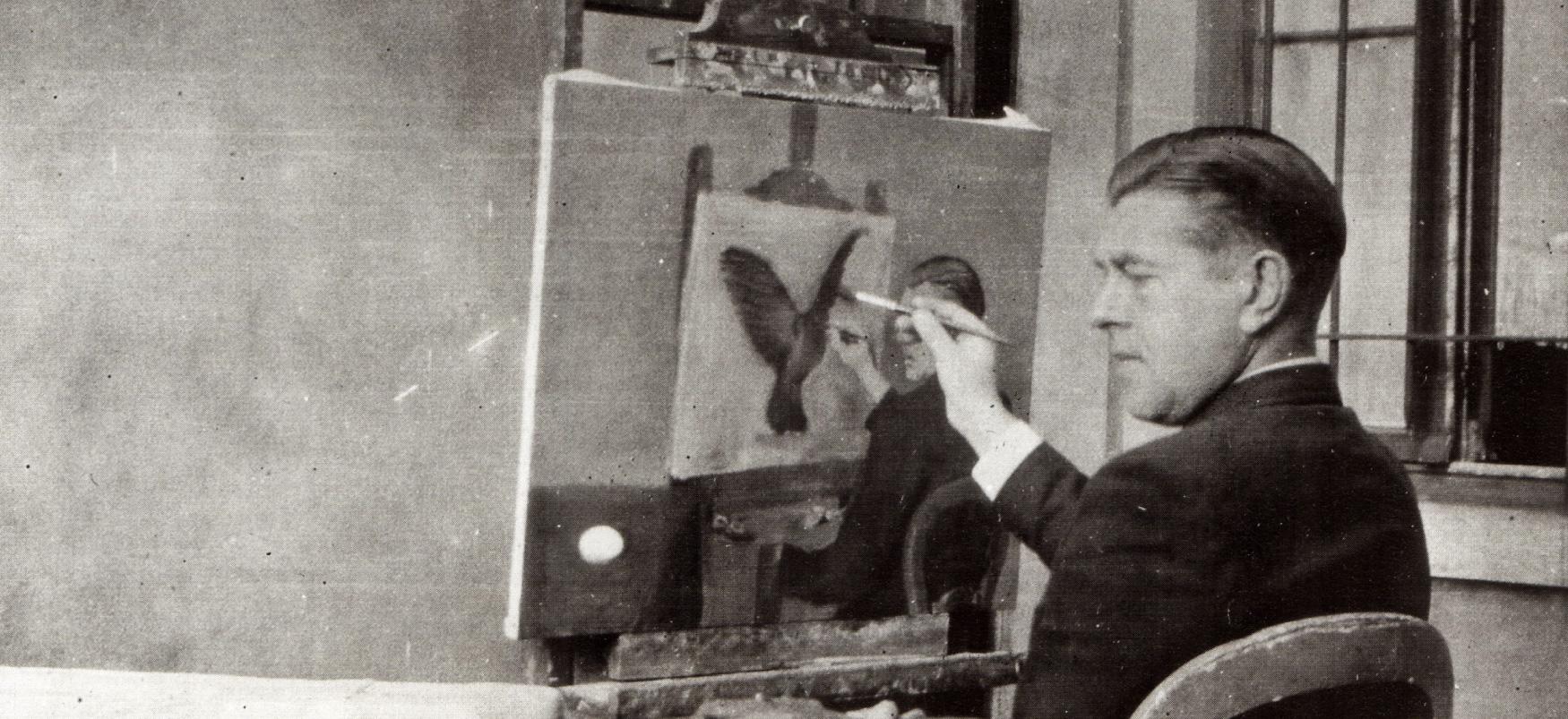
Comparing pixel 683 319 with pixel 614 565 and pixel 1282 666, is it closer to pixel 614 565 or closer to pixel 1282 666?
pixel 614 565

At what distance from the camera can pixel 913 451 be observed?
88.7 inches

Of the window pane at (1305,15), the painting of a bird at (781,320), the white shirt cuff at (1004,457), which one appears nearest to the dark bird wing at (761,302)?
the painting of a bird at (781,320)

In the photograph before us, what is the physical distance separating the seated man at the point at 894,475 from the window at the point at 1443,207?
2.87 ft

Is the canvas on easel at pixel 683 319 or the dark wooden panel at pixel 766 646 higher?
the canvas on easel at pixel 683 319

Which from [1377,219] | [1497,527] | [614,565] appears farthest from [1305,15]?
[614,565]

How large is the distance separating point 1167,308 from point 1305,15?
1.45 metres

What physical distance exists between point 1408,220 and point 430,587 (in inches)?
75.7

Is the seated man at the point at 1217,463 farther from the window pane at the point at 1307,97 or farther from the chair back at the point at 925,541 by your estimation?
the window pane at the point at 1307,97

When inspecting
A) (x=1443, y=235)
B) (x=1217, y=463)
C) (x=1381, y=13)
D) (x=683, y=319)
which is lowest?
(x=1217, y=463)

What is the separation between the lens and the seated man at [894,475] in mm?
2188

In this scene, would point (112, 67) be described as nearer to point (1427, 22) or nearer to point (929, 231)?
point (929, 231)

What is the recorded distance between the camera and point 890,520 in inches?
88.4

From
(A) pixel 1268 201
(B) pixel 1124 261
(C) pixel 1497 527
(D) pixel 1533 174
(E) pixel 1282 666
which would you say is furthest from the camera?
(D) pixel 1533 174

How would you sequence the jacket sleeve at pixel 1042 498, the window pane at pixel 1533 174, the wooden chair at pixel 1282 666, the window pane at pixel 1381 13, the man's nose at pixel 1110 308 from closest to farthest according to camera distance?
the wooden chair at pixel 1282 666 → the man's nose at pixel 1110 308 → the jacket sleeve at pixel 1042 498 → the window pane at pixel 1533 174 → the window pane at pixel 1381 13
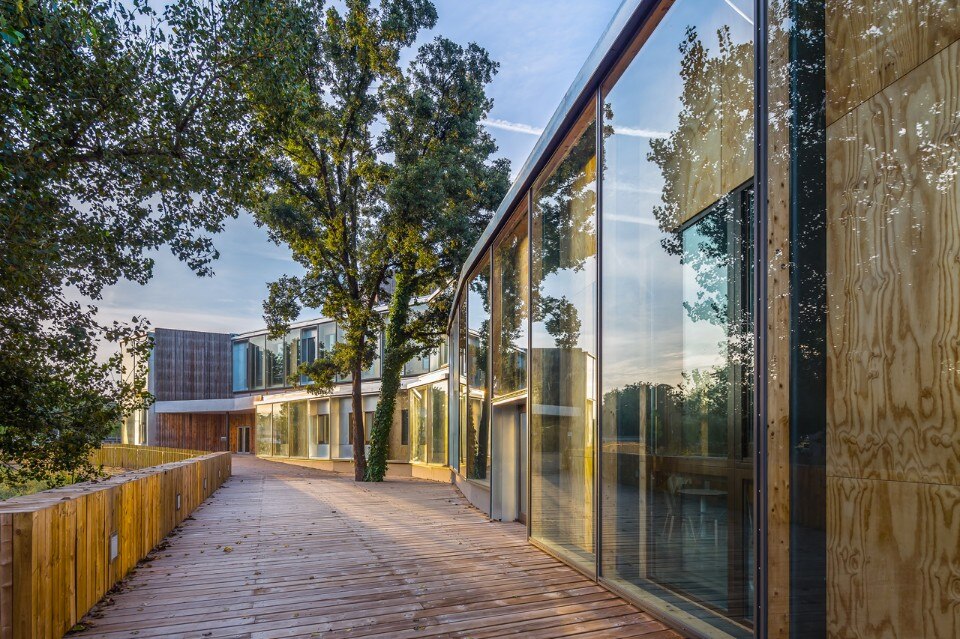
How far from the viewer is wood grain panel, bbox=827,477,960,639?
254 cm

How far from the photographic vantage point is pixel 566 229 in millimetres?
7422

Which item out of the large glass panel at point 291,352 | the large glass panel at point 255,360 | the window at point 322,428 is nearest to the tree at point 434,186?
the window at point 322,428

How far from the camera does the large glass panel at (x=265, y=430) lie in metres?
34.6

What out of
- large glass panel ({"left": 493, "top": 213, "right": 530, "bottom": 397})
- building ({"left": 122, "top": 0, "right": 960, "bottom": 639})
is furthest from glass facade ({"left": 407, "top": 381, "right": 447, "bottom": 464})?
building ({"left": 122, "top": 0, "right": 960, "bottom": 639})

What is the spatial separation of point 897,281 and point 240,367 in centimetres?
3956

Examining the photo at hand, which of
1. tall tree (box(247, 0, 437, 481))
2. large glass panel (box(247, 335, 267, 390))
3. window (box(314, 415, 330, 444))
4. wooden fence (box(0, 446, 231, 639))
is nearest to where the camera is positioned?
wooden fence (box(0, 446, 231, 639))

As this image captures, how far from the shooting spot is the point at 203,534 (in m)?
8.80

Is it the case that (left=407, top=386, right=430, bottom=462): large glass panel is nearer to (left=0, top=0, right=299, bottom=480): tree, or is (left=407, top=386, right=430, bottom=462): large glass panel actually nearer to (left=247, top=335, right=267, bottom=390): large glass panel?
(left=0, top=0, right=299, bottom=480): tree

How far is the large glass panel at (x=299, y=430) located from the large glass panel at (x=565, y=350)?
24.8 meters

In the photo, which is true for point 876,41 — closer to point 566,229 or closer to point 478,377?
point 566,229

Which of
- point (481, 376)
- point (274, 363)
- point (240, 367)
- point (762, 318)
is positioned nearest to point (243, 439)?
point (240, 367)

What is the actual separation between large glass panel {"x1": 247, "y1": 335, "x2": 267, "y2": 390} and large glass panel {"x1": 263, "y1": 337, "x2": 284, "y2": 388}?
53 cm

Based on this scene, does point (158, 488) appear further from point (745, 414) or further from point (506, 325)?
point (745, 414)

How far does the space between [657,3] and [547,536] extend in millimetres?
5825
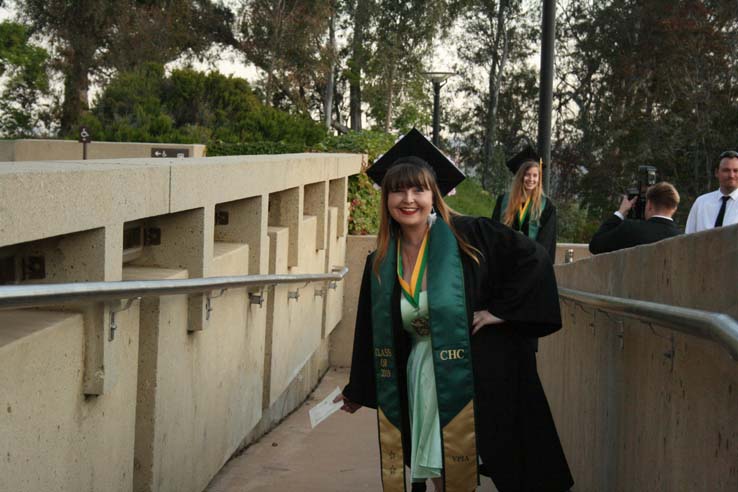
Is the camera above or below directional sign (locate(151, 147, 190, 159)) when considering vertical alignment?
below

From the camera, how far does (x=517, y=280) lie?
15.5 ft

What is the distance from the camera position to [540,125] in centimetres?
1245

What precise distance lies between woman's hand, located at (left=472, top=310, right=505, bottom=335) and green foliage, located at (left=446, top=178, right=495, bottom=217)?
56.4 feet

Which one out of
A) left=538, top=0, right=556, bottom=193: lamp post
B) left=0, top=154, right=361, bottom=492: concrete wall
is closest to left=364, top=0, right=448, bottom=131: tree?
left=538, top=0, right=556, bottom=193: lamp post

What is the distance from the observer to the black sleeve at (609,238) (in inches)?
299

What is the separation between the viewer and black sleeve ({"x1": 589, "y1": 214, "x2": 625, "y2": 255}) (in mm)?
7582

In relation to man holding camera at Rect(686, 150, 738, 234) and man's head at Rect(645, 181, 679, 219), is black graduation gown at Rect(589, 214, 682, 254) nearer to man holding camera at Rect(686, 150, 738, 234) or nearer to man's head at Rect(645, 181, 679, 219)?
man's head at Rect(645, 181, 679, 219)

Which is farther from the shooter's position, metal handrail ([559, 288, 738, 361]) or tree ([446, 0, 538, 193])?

**Written task:** Rewrite everything from the start of the items down to the line containing "88.7 inches", both included, leaving out the pictures. Keep each item's wording, but in the answers multiply every pixel coordinate and distance by 1.8, rounding halves up to as many decimals as the original had.

**Worked answer:**
Comparing pixel 683 319 with pixel 614 565 and pixel 1282 666, is it closer to pixel 614 565 or closer to pixel 1282 666?
pixel 1105 1017

At what distance from the camera can pixel 913 451 be observed?
159.7 inches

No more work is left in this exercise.